+++ SOURCE DATA

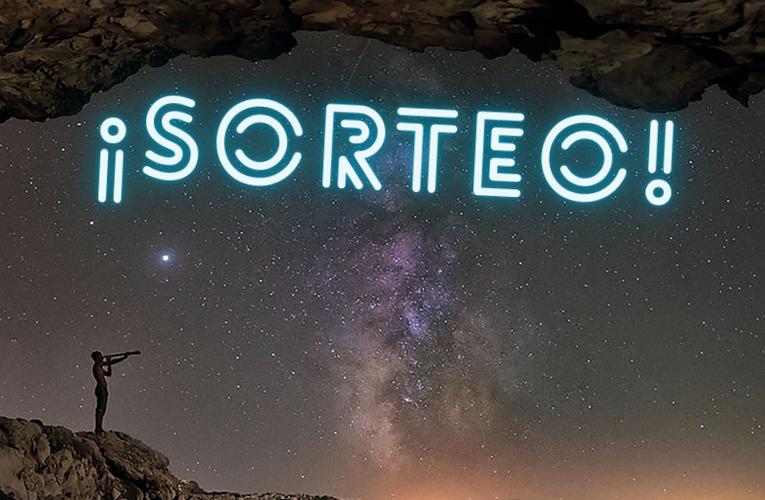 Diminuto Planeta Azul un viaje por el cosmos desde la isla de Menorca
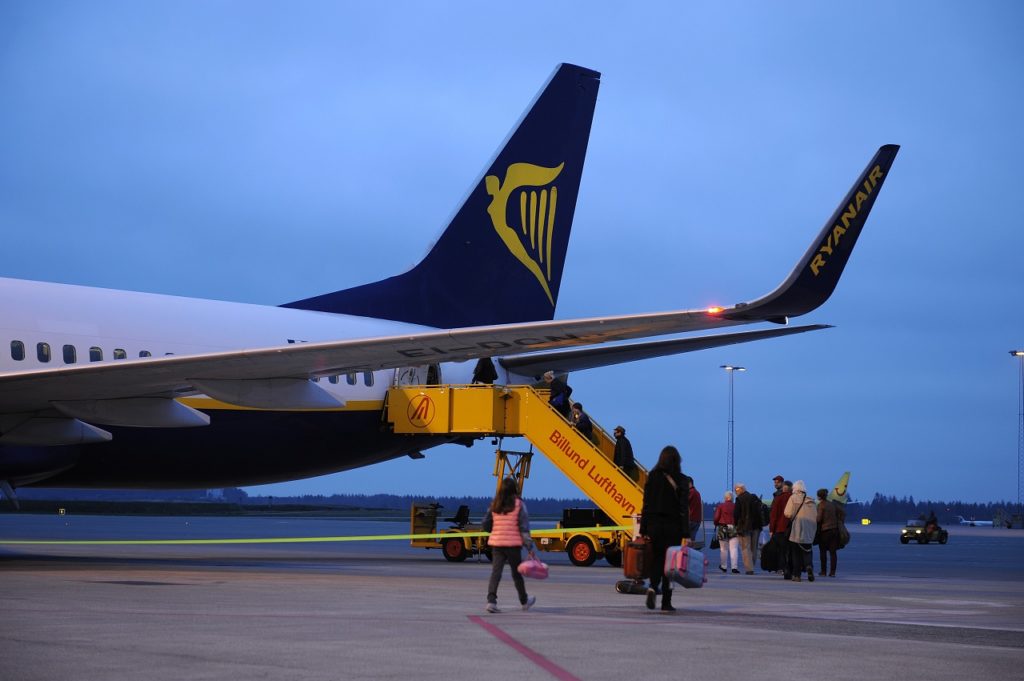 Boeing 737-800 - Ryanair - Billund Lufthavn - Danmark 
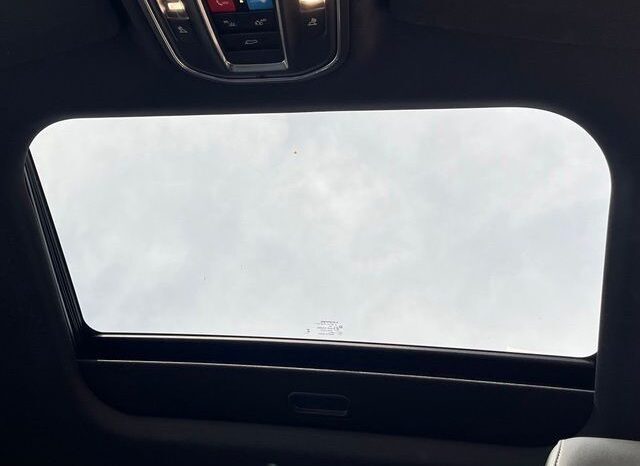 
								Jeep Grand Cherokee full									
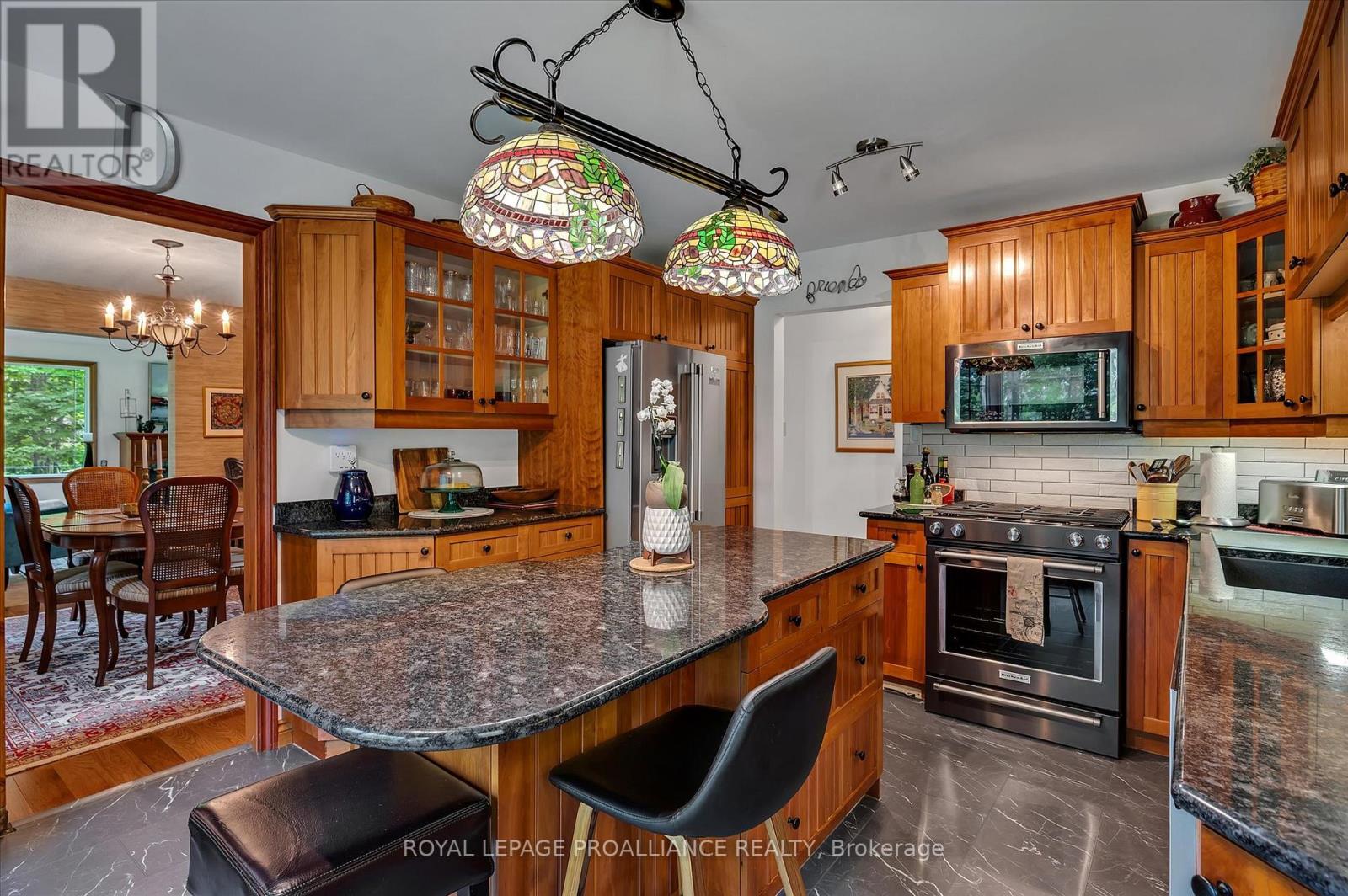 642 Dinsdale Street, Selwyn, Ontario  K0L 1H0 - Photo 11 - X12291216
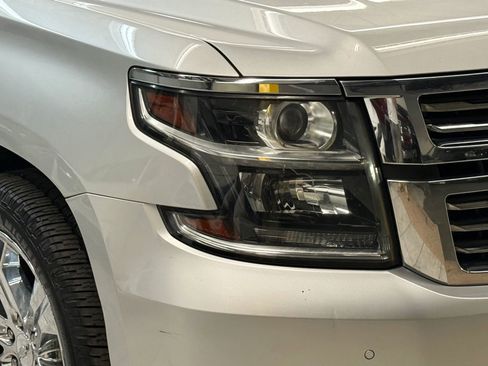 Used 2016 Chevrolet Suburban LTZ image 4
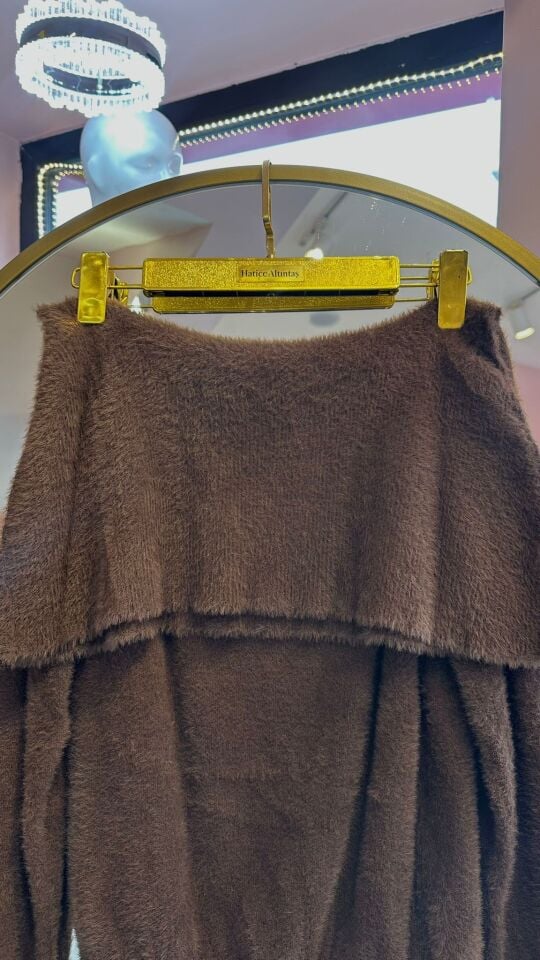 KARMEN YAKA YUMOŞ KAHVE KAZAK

++++++

» TRY IT
Pictures don't belong in the copy. Retype exactly the lines from the one with "Boeing 737-800 - Ryanair" through the last line of the records.

» OUTPUT
 Boeing 737-800 - Ryanair - Billund Lufthavn - Danmark 
								Jeep Grand Cherokee full									
 642 Dinsdale Street, Selwyn, Ontario  K0L 1H0 - Photo 11 - X12291216
 Used 2016 Chevrolet Suburban LTZ image 4
 KARMEN YAKA YUMOŞ KAHVE KAZAK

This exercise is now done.